As Allahpundit already pointed out, President Obama had some slightly stiffer words about gun control policies yesterday afternoon, but for now at least, no new laws are going to happen anytime soon and this is all just rhetoric. However, President Obama’s call for more supposedly “common-sense” gun laws and his remark that “a mentally unbalanced individual should not be able to get his hands on a gun so easily” gave me reason for pause, and I hope you’ll indulge me while I thresh out a sincere question. In the WSJ earlier this week, Holman Jenkins wrote about the possibilities of data mining and how impersonal government algorithms could’ve picked up on the red flags that James Holmes’ behavior provided prior to his deadly rampage.
The Colorado shooter Mr. Holmes dropped out of school via email. He tried to join a shooting range with phone calls and emails going back and forth. He bought weapons and bomb-making equipment. He placed orders at various websites for a large quantity of ammunition. Aside from privacy considerations, is there anything in principle to stop government computers, assuming they have access to the data, from algorithmically detecting the patterns of a mass shooting in the planning stages?
It helps to go back over the controversy at the time. Supporters argued that Total Information Awareness shouldn’t be frightful to Americans—there would be no monitoring of identified individuals unless a warrant was issued. The system wouldn’t be collecting dossiers of personal information or choosing people to spy on, at least initially. It would be raking impersonally through vast streams of data looking for red flags.
The anguishing thing about mass-shooting incidents is that patterns are indeed present. The person usually has a history of causing alarm in people around. The episodes themselves typically begin with a personal setback—a divorce, a firing, an investment failure, getting kicked out of school. And preparations for mass murder certainly leave “signatures” in the “transaction space.”

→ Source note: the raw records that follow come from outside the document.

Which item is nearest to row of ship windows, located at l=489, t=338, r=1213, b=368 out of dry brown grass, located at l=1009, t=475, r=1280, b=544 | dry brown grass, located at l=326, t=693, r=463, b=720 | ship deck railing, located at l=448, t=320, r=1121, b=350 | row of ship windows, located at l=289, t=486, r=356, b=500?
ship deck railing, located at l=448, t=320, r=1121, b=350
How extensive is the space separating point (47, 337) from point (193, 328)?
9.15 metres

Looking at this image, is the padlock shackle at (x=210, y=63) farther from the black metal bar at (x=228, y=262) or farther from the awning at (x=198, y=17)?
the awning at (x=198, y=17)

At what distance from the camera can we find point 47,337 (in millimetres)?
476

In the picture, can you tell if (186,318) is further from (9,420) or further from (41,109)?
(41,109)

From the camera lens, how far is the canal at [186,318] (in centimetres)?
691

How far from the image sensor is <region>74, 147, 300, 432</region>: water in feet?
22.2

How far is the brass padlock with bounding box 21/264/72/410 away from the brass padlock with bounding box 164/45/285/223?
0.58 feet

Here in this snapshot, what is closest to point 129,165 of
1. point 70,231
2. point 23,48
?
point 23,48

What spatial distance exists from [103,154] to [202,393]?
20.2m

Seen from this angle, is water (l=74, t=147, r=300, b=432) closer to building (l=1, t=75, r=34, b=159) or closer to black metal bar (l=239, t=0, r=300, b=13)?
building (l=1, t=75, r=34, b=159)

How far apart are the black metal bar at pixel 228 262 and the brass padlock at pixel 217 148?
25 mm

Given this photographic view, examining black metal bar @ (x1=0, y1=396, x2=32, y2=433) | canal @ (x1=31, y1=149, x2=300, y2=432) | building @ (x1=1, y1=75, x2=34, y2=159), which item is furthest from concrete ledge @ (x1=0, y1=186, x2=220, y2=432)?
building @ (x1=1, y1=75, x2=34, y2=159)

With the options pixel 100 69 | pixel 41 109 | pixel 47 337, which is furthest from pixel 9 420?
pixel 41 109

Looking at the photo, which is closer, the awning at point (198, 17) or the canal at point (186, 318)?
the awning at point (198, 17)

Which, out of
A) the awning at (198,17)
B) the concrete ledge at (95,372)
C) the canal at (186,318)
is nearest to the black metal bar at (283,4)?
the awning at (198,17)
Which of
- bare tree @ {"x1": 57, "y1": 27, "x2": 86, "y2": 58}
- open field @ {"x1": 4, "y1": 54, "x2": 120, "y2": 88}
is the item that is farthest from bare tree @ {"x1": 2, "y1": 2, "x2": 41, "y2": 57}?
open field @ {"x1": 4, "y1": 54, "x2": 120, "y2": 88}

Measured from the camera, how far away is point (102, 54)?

Er… doesn’t that feel a little too Minority Report for comfort? Yes, we always want to prevent horrors like the one we saw in Colorado last week, but in the United States, people are innocent until they’re proven guilty. There are countless divorces, firings, and investment failures every day in America, but are you going to preemptively deny someone their Second-Amendment rights before they’ve committed a crime? I certainly hope this type of thing isn’t what President Obama is thinking of when he says “common sense” regulation, because it’s anything but. As Jenkins goes on to say, “Psychiatric evaluations of dangerousness, we’re often told, are unhelpful because too many fit the pattern who never engage in violence. Can monitoring masses of transaction data help find the real risks? Or would this also lead (as some experts surmise) to unmanageable numbers of false positives?” It all just sounds very police-state-ish to me — and while I firmly believe that people, not guns, kill people, it’s also true that you just can’t legislate crazy without sacrificing something else. Just something to consider and be vigilant about in the never-ceasing battle to protect our right to bear arms.